Mengyi Sun

Postdoc

Chemical and Biological Engineering
2145 Sheridan Road
EvanstonIllinois 60208United States

Abstract

Organisms face tradeoffs in performing multiple tasks. Identifying the optimal phenotypes maximizing the organismal fitness (or Pareto front) and inferring the relevant tasks allow testing phenotypic adaptations and help delineate evolutionary constraints, tradeoffs, and critical fitness components, so are of broad interest. It has been proposed that Pareto fronts can be identified from high-dimensional phenotypic data, including molecular phenotypes such as gene expression levels, by fitting polytopes (lines, triangles, tetrahedrons, and so on), and a program named ParTI was recently introduced for this purpose. ParTI has identified Pareto fronts and inferred phenotypes best for individual tasks (or archetypes) from numerous data sets such as the beak morphologies of Darwin’s finches and mRNA concentrations in human tumors, implying evolutionary optimizations of the involved traits.

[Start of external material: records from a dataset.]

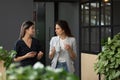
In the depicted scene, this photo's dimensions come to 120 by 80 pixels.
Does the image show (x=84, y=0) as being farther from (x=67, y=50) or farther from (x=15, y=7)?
(x=67, y=50)

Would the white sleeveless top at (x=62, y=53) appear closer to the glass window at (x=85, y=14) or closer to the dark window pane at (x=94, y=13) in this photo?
the dark window pane at (x=94, y=13)

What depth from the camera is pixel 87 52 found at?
803cm

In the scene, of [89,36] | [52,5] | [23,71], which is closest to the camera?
[23,71]

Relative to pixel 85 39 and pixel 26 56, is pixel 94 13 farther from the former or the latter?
pixel 26 56

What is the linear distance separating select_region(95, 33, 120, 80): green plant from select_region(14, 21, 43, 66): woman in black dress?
3.83 ft

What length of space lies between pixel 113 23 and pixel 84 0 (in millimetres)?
1829

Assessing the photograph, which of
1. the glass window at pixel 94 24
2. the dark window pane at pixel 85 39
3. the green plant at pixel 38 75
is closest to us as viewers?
the green plant at pixel 38 75

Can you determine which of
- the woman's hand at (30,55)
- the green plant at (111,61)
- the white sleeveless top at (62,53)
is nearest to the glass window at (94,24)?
the green plant at (111,61)

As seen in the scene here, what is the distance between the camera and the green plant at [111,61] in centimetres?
502

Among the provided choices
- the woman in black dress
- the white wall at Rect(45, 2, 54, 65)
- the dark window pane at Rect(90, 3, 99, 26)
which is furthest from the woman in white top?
the white wall at Rect(45, 2, 54, 65)

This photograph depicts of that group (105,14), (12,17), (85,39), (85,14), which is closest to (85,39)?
(85,39)

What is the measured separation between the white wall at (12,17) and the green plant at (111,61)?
108 inches

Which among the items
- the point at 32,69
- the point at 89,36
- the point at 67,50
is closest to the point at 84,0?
the point at 89,36

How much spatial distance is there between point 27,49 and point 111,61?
1.35m
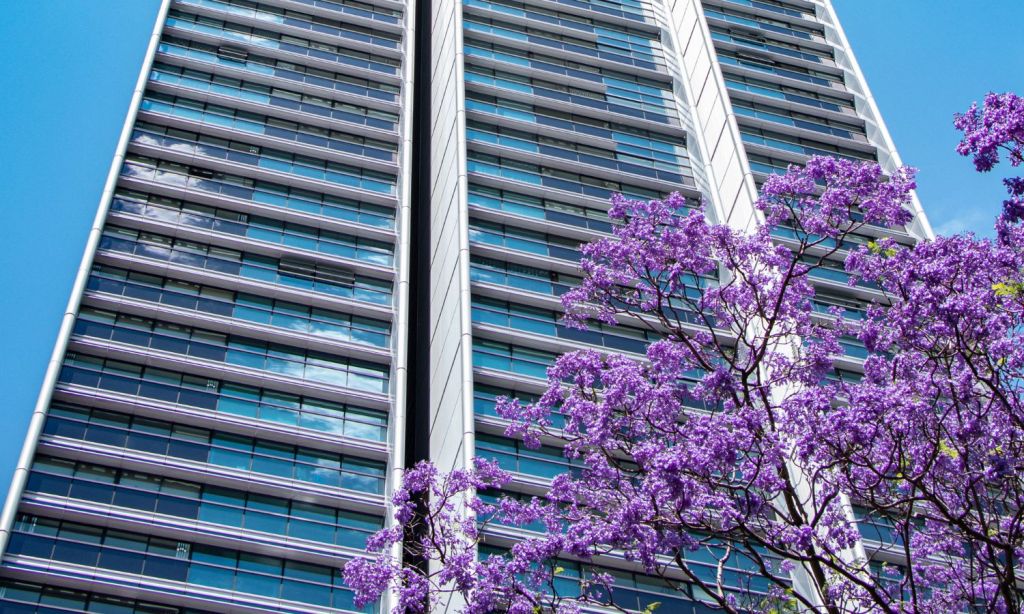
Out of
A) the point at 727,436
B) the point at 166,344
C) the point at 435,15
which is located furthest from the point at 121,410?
the point at 435,15

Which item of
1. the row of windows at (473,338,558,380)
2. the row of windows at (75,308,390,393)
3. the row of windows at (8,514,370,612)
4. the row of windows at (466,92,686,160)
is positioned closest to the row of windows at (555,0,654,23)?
the row of windows at (466,92,686,160)

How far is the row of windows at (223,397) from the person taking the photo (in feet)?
131

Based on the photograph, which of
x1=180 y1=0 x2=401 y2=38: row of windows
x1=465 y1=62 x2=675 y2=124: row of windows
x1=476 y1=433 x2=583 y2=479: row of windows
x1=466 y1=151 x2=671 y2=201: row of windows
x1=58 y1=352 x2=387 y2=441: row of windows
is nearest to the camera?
x1=476 y1=433 x2=583 y2=479: row of windows

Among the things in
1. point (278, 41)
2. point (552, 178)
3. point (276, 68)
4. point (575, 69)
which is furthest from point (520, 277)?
point (278, 41)

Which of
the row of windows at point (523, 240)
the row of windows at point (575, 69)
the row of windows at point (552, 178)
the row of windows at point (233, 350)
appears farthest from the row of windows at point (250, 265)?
the row of windows at point (575, 69)

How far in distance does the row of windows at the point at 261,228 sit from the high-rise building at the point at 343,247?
127mm

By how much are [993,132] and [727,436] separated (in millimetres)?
→ 5243

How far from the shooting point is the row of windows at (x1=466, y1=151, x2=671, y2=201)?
51344 mm

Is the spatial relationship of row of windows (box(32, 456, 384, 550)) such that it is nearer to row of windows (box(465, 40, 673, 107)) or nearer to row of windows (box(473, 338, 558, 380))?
row of windows (box(473, 338, 558, 380))

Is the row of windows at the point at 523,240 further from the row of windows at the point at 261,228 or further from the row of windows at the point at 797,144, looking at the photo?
the row of windows at the point at 797,144

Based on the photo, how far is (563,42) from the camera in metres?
60.0

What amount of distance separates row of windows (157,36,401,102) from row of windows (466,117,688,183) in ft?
17.8

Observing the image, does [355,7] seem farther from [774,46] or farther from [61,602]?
[61,602]

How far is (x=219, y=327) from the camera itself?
43.0 metres
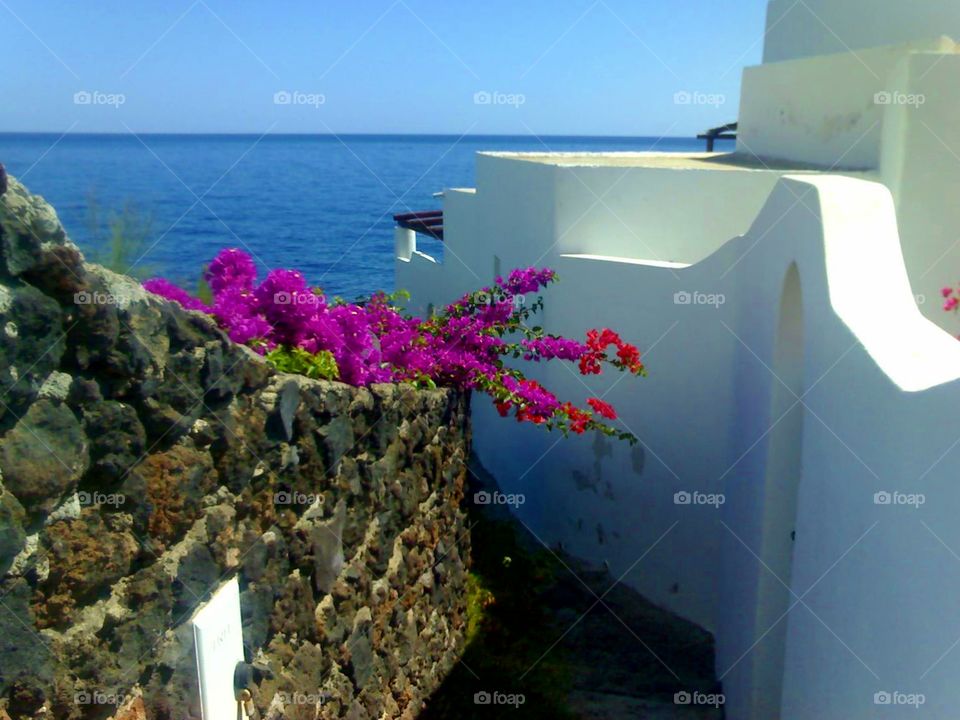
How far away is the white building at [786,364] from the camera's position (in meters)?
3.47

Nevertheless, the reliabilities of these findings are unknown. Using real and simulated data that lack evolutionary optimization, we here report extremely high false-positive rates of ParTI. The errors arise from phylogenetic relationships or population structures of the organisms analyzed and the flexibility of data analysis in ParTI that is equivalent to p-hacking. Because these problems are virtually universal, our findings cast doubt on almost all ParTI-based results and suggest that reliably identifying Pareto fronts and archetypes from high-dimensional phenotypic data are currently generally difficult.